Problem to solve = Turn everything from the start of the records down to the line containing "Which quarter has" into a JSON list of strings, with one string per line and blank lines left out.

Graph interpretation data =
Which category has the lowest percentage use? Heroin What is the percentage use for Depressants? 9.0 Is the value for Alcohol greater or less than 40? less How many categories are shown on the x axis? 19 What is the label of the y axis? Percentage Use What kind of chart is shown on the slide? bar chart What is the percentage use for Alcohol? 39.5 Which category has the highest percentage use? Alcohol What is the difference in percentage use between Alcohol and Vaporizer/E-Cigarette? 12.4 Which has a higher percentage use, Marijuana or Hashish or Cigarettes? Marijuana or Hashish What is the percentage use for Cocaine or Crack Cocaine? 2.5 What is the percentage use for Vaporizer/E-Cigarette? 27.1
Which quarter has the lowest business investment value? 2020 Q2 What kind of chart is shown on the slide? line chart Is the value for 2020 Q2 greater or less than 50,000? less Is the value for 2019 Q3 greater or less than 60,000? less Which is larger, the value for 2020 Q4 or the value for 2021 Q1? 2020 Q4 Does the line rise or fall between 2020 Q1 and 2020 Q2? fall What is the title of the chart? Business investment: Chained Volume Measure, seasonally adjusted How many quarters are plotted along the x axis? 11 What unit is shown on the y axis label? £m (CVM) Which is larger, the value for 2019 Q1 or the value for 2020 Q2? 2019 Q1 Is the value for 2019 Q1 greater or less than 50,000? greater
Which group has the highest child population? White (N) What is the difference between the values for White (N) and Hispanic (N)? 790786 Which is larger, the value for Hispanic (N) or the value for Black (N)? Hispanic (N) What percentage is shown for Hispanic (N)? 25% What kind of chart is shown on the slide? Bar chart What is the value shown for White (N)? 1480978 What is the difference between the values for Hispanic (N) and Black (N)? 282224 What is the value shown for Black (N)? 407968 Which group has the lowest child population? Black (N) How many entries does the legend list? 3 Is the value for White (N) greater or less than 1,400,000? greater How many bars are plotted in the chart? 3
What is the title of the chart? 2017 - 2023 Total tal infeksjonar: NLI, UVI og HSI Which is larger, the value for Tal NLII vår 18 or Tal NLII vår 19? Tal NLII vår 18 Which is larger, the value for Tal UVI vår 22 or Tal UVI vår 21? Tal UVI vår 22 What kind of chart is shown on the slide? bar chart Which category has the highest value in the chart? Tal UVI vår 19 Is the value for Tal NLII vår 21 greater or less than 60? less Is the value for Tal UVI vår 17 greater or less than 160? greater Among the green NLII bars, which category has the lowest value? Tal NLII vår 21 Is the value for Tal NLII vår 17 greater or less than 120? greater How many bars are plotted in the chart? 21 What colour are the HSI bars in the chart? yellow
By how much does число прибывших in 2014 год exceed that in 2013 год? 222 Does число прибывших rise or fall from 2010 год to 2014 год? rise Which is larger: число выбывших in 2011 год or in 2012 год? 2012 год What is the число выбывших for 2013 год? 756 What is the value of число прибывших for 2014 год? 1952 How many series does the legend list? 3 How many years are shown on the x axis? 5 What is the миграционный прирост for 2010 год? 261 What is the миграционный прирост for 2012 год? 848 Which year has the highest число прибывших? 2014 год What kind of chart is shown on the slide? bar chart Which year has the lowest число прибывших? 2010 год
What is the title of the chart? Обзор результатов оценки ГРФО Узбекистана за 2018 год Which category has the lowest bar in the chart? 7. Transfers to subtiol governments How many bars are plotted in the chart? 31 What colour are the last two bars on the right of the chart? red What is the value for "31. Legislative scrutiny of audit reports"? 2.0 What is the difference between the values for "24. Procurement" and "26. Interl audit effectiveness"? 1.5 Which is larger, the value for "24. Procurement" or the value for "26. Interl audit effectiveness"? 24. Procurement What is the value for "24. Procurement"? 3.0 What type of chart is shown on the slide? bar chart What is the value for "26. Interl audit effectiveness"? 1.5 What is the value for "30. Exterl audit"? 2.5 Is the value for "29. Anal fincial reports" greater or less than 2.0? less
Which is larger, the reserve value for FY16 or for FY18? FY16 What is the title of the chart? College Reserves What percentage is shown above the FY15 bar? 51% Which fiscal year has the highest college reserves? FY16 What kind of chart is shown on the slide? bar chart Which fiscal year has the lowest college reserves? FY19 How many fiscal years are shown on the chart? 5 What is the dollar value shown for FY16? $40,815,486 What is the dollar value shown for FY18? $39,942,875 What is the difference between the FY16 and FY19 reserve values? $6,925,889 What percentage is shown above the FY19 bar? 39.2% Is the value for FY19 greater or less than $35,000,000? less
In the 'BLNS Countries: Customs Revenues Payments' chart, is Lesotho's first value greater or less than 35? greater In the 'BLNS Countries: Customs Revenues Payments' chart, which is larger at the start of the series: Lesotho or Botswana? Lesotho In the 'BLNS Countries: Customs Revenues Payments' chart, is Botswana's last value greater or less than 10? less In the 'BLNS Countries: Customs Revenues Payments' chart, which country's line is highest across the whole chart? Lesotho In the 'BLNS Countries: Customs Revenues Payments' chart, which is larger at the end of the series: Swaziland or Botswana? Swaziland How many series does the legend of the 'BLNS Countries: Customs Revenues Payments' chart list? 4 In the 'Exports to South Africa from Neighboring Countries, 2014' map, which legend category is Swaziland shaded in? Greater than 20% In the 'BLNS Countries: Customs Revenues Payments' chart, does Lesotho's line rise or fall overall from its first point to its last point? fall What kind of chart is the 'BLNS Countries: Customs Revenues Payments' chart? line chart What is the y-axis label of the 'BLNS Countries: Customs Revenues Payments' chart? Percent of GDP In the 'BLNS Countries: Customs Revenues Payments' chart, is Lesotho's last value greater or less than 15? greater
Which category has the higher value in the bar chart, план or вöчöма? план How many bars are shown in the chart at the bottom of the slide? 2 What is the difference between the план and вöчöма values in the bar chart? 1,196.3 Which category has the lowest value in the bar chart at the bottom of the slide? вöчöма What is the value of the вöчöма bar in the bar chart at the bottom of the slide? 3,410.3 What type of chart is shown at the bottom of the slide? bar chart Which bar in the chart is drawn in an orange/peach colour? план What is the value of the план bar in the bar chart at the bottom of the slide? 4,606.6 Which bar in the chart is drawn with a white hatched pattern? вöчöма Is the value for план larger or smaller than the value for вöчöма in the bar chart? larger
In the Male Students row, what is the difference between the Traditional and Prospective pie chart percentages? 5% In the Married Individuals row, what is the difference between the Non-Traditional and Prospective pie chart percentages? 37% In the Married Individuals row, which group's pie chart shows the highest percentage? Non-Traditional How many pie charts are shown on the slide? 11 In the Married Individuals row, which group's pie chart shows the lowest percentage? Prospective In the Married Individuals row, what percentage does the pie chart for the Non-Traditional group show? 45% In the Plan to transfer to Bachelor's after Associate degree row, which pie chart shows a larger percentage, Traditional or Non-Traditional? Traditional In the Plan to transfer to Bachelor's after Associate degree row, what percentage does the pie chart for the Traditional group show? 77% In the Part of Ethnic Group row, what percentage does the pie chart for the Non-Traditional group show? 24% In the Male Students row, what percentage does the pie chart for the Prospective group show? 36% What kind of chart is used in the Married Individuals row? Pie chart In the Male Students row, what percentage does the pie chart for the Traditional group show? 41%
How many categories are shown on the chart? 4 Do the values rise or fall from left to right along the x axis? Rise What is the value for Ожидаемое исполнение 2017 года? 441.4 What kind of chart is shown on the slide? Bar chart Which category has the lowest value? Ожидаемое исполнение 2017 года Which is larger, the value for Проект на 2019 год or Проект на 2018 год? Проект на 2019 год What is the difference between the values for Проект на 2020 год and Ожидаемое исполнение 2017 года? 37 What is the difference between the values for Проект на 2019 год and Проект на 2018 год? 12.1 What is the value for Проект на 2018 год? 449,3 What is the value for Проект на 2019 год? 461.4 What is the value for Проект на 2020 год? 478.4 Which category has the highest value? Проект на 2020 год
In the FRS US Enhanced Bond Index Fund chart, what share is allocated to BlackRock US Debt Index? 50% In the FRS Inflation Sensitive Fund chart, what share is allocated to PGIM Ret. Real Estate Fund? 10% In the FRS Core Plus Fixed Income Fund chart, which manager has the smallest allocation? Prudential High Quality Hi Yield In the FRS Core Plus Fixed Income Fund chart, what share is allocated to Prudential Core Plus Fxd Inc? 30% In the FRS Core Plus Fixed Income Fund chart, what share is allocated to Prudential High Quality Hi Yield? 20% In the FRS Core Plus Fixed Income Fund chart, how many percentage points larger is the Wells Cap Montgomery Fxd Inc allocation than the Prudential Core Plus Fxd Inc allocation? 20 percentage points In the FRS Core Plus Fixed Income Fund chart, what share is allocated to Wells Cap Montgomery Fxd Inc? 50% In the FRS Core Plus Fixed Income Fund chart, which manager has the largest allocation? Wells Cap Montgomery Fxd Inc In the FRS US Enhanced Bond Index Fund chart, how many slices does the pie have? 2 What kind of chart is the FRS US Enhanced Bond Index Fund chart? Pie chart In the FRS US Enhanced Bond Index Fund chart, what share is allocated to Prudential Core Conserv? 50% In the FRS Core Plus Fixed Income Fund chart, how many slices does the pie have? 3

Task solution =
[
  "Which category has the lowest percentage use? Heroin What is the percentage use for Depressants? 9.0 Is the value for Alcohol greater or less than 40? less How many categories are shown on the x axis? 19 What is the label of the y axis? Percentage Use What kind of chart is shown on the slide? bar chart What is the percentage use for Alcohol? 39.5 Which category has the highest percentage use? Alcohol What is the difference in percentage use between Alcohol and Vaporizer/E-Cigarette? 12.4 Which has a higher percentage use, Marijuana or Hashish or Cigarettes? Marijuana or Hashish What is the percentage use for Cocaine or Crack Cocaine? 2.5 What is the percentage use for Vaporizer/E-Cigarette? 27.1",
  "Which quarter has the lowest business investment value? 2020 Q2 What kind of chart is shown on the slide? line chart Is the value for 2020 Q2 greater or less than 50,000? less Is the value for 2019 Q3 greater or less than 60,000? less Which is larger, the value for 2020 Q4 or the value for 2021 Q1? 2020 Q4 Does the line rise or fall between 2020 Q1 and 2020 Q2? fall What is the title of the chart? Business investment: Chained Volume Measure, seasonally adjusted How many quarters are plotted along the x axis? 11 What unit is shown on the y axis label? £m (CVM) Which is larger, the value for 2019 Q1 or the value for 2020 Q2? 2019 Q1 Is the value for 2019 Q1 greater or less than 50,000? greater"
]